The primary purpose of this post is to start exactly this discussion and find out where we are wrong and how to improve by reaching out to expert virologists. Please earnestly consider joining us a collaborator to help interpret the trove of CoV data in the public archive.

This project is rapidly developing and we do so with complete transparency. Please do consider depositing all the CoV sequences in your lab to GenBank, this in no way detracts from the value of your work. The goal of this project is to ensure all coronavirus sequences are available immediately and without restriction. As we are in the midst of a coronavirus pandemic, I think this is a time where we as a scientific community should come together and achieve something greater the the sum of each individual.

Thanks for your response and for updating the original post. The genome sequences (coronaviruses and otherwise) from Peruvian bats will be uploaded to genbank as soon as their associated descriptions are available. We opted not to release the assembled genome sequences earlier since we thought that descriptions of the genomes merited more discussion than was feasible in papers about ecological drivers of viral richness.
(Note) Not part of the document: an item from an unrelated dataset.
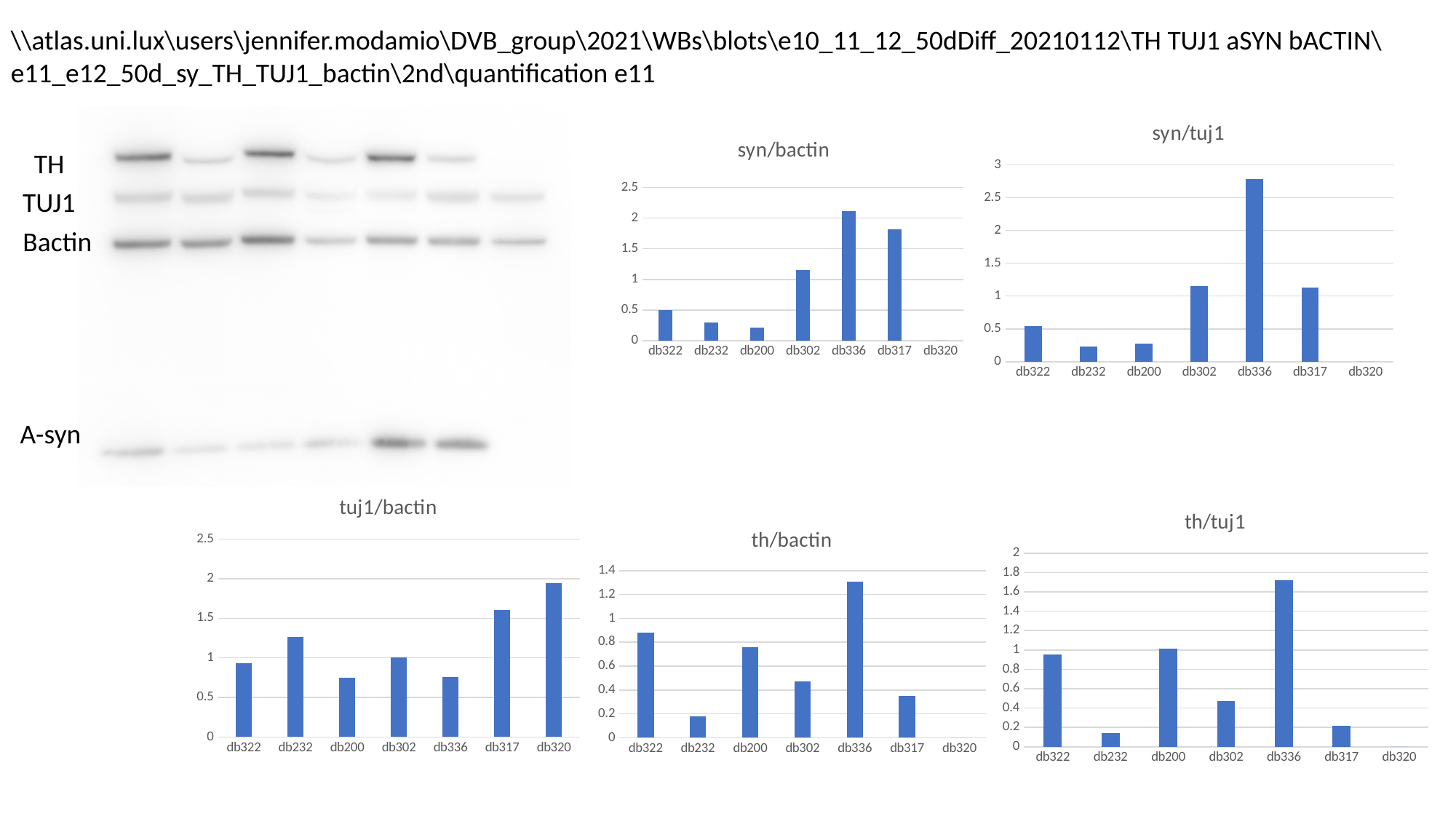
In the th/tuj1 chart, is the value for db336 greater or less than 1.6? greater In the syn/tuj1 chart, which category has the highest value? db336 In the tuj1/bactin chart, which category has the highest value? db320 In the th/bactin chart, which category has the highest value? db336 In the th/bactin chart, which is larger, the value for db322 or the value for db200? db322 How many categories are shown on the x axis of the tuj1/bactin chart? 7 In the syn/bactin chart, which is larger, the value for db336 or the value for db317? db336 In the syn/bactin chart, is the value for db336 greater or less than 2? greater In the syn/tuj1 chart, is the value for db336 greater or less than 2.5? greater What kind of chart is the th/tuj1 chart? bar chart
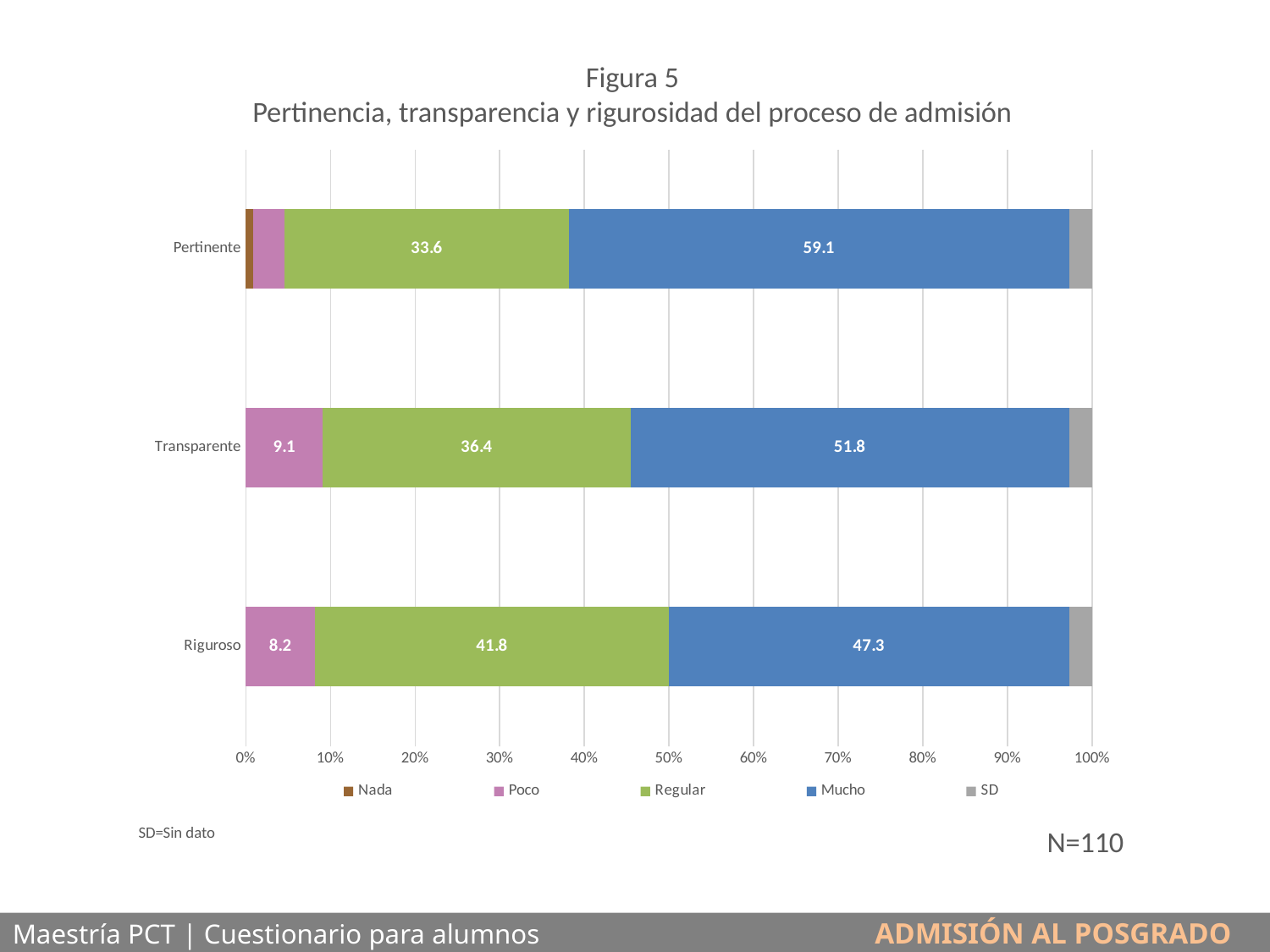
Which category has the lowest value for the Regular series? Pertinente What is the difference between the Mucho values for Pertinente and Riguroso? 11.8 What is the value of the Poco series for Transparente? 9.1 What is the value of the Regular series for Riguroso? 41.8 Which is larger, the Poco value for Transparente or the Poco value for Riguroso? Transparente How many categories are shown on the y axis? 3 What kind of chart is shown on the slide? Stacked bar chart What does SD stand for according to the note on the slide? Sin dato How many series does the legend list? 5 Which category has the highest value for the Mucho series? Pertinente Is the Mucho value for Transparente greater or less than 50? greater What is the value of the Mucho series for Pertinente? 59.1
For avoidance of confusion, we did not suggest users of Serratus contact the teams who generated the data in all cases. We only suggested that in instances where a virus is highlighted as a key example or of special importance, such as your case study, that contacting those who generated the data would be mutually beneficial to avoid claims of novelty which may not entirely hold up (whether a virus which has been described in the literature, but is not yet on genbank is ‘novel’ is probably a philosophical question for another day!) and would help promote a culture of trust and proper attribution in data sharing.

I look forward to seeing what else turns up in the public, under-analyzed data. It is really an exciting initiative. Nonetheless, I thought it was worthwhile to raise awareness that there may be some sensitivity around use of unpublished data which could be easily managed with a small amount of communication.